▸ **SOURCE TEXT**

A tractor was mowing one of the meadows. It attracted thousands of wagtails and pipits. Every time the tractor passed they flew up. Later a group of 30 Storks arrived from a high altitude. Birds of prey: 3 Steppe and 1 Spotted Eagle, Lesser Kestrels, 2 Marsh Harriers.
From Salalah we drove west to the Raysut Harbour 27 February. We didn't get permission to enter the harbour area, so we drove around a little compound, past a BP-office, until we reached a cliff overlooking the sea. To our surprise at least 20 Red-billed Tropic Birds were circling around above the water, calling loud. In the water were large shoals of fish with a length of about 30 cm. The water seemed to boil, so much fish there was!
From Raysut we drove the 30 km to the blowholes of Mugsaihl and camped on the beach. The blowholes are nice, it sounds like a giant monster with asthma. On the beach and in Khwar Mugsaihl [IBO32] Redshanks, Godwits and Grey Herons, a 'Dutch' mixture.
Next mourning we drove a bit further to the west. The winding road in and out of the valley of Wadi Afwal is a wonderful example of road engineering. This area was a natural border during the communist uprising 25 years ago.
Further to the west the coast was beautiful: a rugged landscape with beautiful sandy beaches. We saw only a few birds, but the whole atmosphere was impressing. Several Manta Rays jumped out of the water.

▸ **WORK TO COMPLETE**
a) Copy the stretch of the Oman birding account from "Further to the west the" through "of the water." word for word.
b) Pick up the Oman birding account after its final sentence and keep writing it.

▸ **SUPPLIED RECORDS**
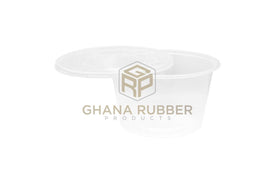 Shine Microwavable Containers Round 1500cc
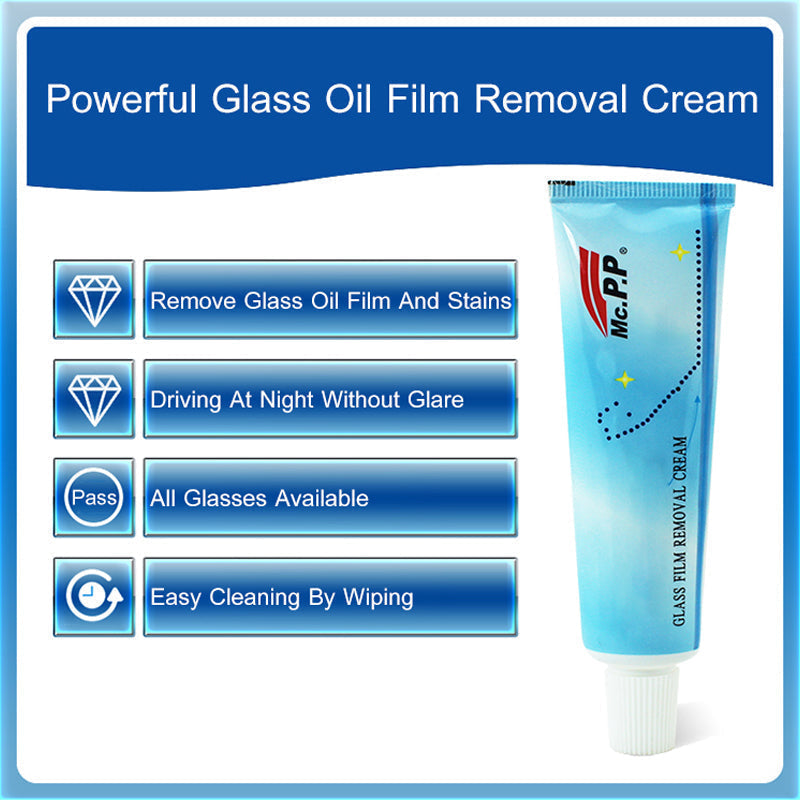 Lifesparking Car Glass Oil Film Cleaner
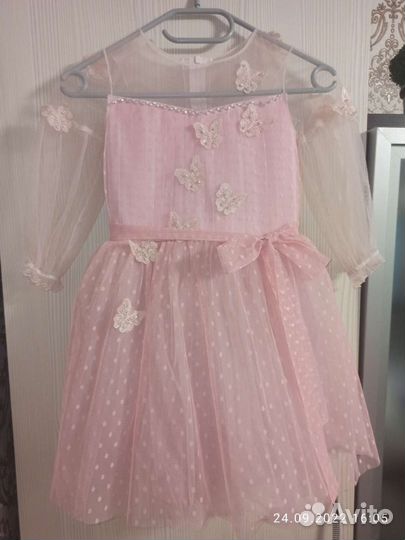 Платье для девочки
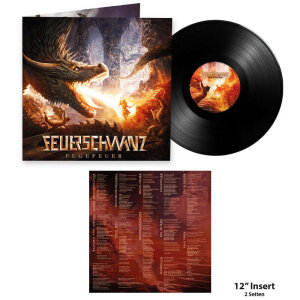 FEUERSCHWANZ - Fegefeuer - Vinyl-LP - black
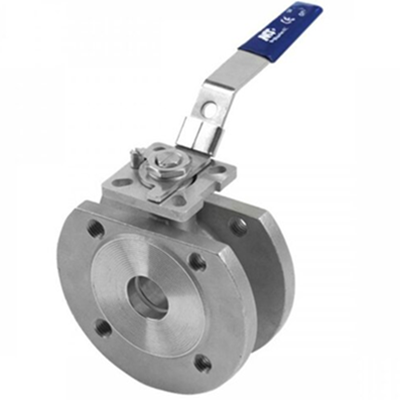 VALVULA DE BOLA WAFER INOX F-91031 DN-50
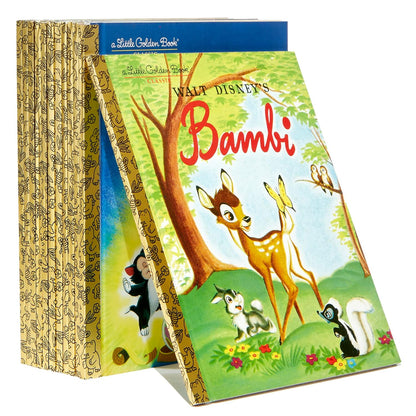 Little Golden Books boxed set slipcase detail
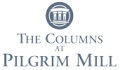 Logo at The Columns at Pilgrim Mill, Cumming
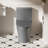 1.1/1.60 GPF Dual-Flush One Piece Toilet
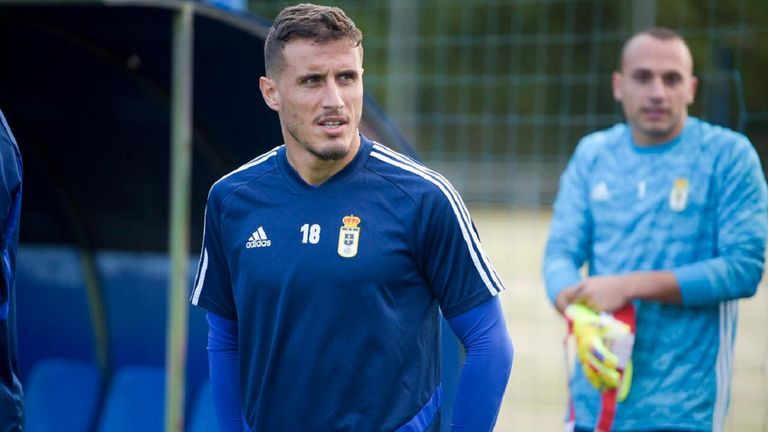 Christian Fernández en El Requexón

▸ **RESULTS BY TASK**
a)
Further to the west the coast was beautiful: a rugged landscape with beautiful sandy beaches. We saw only a few birds, but the whole atmosphere was impressing. Several Manta Rays jumped out of the water.

b)
Road to Marmul and to the coast
On February 28 we drove first via Teetam and Ayun to Thumray through some nice landscapes, sometimes very flat and open with no life on first sight. When you looked better there were even flowering plants with butterflies and lizards. The big wadi's were beautiful, but not many birds. Only some Fan-tailed Raven and Steppe Eagles.
After we passed Thumray the landscape became even more empty. On 17.43 N, 54.18 E the desert was a bit greener then elsewhere however. We spent some time birding, we needed the time, several new species:
10 Bar-tailed Desert Larks, not easy to distinguish from the Dunn's
8 Short-toed Larks
1 Hoopoe Lark; a wonderful bird when singing
1 Desert Warbler
1 Desert Wheatear
a couple of Sandgrouse spec.
We camped several km from the main road near a drinking place for camels. Hardly any birds, only some Sandgrouses. It was a very dark and silent night. Silence and 1001 stars, something you won't find in Holland.
The next morning we saw trees along the road (18.01 N, 55.01 E). It pointed out to be a PDO-desert farm (PDO = Petroleum Development Oman). As a by-product of the oil search water is found. In this farm water from a deep aquifer is used for irrigation. We kindly got permission to go birding on the farm. Such a rather big green spot must also be a nice surprise for many migrating birds, especially pipits and wagtails.
Pipits:1 Tree, > 10 Tawny Pipit, > 25 Red-throated, 2 Long-billed
Wagtails: Yellow (again different subspecies, including a new one for us: yellow underparts, greenish above, a very prominent white eye-stripe and a wingstripe), hundreds of Citrines
Squacco and Cattle Herons
1 Sparrowhawk, Pallid Harrier, Kestrel and over 5 Lesser Kestrels
2 Brown-Neck Raven
Isabelline Shrikes, Arabian Babbler, Whitethroat
several Phyloscopes (?)
Further along the coast, Saqirah
It was not easy to get through the oilfields of Marmul. Several road signs were missing. But thanks to our Global Position System (GPS) we got through. We paid a short visit to Saqirah, where we found no good beach for camping, but did see some birds: Osprey, Spoonbill, 4 White-phase Western Reef Heron and a Great White Heron. We camped a bit further to the north of Al Lakbi on a beach with 15 Oystercatchers. At that point we were 300 km away from Salalah and 630 km from Muscat as the crow flies.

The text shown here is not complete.